In the end, the storm did what most models hadn't projected, and that was move directly over the region as opposed to sliding far to the southwest and bringing just a chance of snow.

I was out sick Monday and so I missed the chance to rave about the tremendous amount of snowfall that was brought to parts of the region over the weekend.

The weekend storm system was a tough one to pinpoint as many of the computer models were struggling throughout the week on how it was going to impact the state. In the end, the storm did what most models hadn't projected, and that was move directly over the region as opposed to sliding far to the southwest and bringing just a chance of snow.

As you've probably noticed, the storm system favored Ada County and the Boise Mountains, in addition to the southern highland areas of the state. Areas in the Boise Mountains saw a foot of snowfall and even parts of Boise picked up 6 inches. We've even heard reports from Bogus Basin personnel that they received 28 inches of new snow over the course of the last snowstorm.

This is a remarkable start to the winter season for many locations and, after a drier year last year, we hope it keeps up.
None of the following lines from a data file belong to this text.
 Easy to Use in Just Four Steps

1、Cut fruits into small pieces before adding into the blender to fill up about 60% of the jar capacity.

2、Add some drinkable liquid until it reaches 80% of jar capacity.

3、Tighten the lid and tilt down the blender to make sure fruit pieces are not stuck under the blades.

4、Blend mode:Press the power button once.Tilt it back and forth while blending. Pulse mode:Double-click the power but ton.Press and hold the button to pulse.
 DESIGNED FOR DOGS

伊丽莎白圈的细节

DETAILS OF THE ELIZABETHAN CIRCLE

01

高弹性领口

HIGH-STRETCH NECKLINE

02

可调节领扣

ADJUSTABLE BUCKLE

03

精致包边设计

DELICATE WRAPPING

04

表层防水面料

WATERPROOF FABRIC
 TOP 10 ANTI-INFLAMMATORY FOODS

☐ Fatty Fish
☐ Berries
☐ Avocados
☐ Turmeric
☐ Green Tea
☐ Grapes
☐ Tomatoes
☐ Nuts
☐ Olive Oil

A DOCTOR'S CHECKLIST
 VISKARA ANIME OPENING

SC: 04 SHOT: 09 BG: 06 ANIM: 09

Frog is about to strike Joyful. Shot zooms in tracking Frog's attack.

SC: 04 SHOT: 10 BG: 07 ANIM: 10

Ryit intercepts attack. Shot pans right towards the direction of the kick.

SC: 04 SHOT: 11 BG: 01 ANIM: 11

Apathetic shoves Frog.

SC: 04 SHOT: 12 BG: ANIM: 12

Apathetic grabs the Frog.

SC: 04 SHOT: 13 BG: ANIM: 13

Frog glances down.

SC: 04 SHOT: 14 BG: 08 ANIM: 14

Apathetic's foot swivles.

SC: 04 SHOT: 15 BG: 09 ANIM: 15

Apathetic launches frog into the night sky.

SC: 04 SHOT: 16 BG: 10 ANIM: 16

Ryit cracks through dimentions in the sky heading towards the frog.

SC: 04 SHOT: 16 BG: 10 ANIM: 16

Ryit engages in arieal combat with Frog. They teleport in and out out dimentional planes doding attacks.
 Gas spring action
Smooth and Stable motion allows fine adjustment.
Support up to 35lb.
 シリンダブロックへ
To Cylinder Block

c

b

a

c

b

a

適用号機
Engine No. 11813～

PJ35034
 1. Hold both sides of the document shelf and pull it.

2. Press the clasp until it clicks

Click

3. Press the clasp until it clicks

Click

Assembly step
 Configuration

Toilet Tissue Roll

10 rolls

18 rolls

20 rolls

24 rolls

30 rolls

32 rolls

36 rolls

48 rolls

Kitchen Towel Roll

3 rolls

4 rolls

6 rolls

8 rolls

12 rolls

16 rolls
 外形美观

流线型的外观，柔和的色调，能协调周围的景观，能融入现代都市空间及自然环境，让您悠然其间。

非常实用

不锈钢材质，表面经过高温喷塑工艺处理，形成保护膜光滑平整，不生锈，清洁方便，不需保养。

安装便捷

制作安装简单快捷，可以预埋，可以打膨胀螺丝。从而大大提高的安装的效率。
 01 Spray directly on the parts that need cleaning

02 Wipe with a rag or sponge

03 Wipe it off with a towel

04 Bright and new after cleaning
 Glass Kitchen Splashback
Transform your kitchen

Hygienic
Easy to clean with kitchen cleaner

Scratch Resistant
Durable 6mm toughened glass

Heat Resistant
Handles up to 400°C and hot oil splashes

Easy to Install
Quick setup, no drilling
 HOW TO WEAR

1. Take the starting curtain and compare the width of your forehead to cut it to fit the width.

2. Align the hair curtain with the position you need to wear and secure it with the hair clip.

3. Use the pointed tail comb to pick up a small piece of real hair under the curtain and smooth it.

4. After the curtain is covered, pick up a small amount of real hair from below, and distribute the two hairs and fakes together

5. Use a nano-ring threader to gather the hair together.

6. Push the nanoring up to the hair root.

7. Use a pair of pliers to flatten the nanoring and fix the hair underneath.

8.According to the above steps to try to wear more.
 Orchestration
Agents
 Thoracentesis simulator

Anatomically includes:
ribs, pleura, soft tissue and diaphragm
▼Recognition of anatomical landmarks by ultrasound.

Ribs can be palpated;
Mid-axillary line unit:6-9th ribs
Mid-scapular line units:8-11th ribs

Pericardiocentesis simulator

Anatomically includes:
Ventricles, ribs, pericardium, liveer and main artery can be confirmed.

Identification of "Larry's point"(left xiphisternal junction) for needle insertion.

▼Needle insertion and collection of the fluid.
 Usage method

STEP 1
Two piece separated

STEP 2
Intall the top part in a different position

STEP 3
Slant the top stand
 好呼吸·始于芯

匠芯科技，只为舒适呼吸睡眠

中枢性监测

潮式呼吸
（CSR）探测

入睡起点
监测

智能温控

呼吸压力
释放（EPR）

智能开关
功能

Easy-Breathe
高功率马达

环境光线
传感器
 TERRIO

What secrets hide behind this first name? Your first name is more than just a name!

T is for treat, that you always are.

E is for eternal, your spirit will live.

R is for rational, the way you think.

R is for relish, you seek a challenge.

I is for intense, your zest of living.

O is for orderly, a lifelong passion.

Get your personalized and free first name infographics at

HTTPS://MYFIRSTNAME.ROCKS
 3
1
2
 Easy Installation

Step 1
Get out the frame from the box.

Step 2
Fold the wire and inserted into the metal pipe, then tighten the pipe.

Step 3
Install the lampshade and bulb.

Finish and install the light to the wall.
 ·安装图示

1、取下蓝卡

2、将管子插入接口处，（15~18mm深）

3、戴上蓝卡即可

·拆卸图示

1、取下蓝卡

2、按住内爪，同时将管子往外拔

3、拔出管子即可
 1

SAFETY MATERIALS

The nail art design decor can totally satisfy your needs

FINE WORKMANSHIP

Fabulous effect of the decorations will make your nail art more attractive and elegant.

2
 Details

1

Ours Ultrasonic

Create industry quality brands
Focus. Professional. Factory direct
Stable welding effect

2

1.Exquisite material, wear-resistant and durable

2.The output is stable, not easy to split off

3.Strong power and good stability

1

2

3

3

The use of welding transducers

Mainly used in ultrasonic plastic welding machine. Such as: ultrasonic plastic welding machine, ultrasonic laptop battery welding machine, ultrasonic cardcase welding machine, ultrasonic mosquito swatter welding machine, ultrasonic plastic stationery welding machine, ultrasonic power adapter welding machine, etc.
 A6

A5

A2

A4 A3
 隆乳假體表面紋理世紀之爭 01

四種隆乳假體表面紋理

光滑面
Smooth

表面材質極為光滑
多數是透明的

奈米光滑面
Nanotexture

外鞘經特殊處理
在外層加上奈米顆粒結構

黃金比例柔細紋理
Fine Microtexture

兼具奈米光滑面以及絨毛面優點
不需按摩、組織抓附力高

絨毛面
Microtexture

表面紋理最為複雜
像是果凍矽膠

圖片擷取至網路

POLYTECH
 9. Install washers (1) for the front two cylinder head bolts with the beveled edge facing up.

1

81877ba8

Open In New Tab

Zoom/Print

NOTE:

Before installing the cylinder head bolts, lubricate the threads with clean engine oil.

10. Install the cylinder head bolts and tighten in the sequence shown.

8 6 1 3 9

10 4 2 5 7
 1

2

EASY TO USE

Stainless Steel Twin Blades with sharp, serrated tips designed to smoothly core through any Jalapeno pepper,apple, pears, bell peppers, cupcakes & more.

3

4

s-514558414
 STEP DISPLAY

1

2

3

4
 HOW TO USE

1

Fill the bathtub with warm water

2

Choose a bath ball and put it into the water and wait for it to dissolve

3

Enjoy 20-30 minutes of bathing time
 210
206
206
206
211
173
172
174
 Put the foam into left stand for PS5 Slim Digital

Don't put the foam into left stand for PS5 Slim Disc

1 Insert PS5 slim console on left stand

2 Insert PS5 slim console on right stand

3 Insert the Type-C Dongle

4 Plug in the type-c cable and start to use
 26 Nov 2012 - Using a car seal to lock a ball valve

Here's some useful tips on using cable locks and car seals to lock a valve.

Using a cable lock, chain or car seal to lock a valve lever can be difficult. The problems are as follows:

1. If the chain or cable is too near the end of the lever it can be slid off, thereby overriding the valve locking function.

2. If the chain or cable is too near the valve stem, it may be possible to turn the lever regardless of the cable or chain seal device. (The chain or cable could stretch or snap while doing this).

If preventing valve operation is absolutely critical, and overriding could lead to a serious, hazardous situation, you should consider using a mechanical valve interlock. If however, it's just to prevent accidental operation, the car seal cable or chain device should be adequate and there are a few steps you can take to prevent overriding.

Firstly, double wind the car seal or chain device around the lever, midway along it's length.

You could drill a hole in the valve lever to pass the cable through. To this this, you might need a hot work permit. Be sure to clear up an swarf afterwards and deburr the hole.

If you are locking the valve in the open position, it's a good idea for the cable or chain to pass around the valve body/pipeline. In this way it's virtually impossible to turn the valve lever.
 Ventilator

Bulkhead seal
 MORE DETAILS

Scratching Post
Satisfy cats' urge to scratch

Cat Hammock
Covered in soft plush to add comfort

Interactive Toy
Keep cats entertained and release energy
The extent of snowfall was impressive if you look at MODIS satellite imagery from December 3, 2018. The bright blue seen on the map shows the snow coverage over the region. Most of our southern water basins saw dismal amounts of moisture last season but, at least for now, are in pretty good shape. That being said, nearly all of winter still lies ahead and much could change from this point. Peak snowpack usually isn't observed until April 1.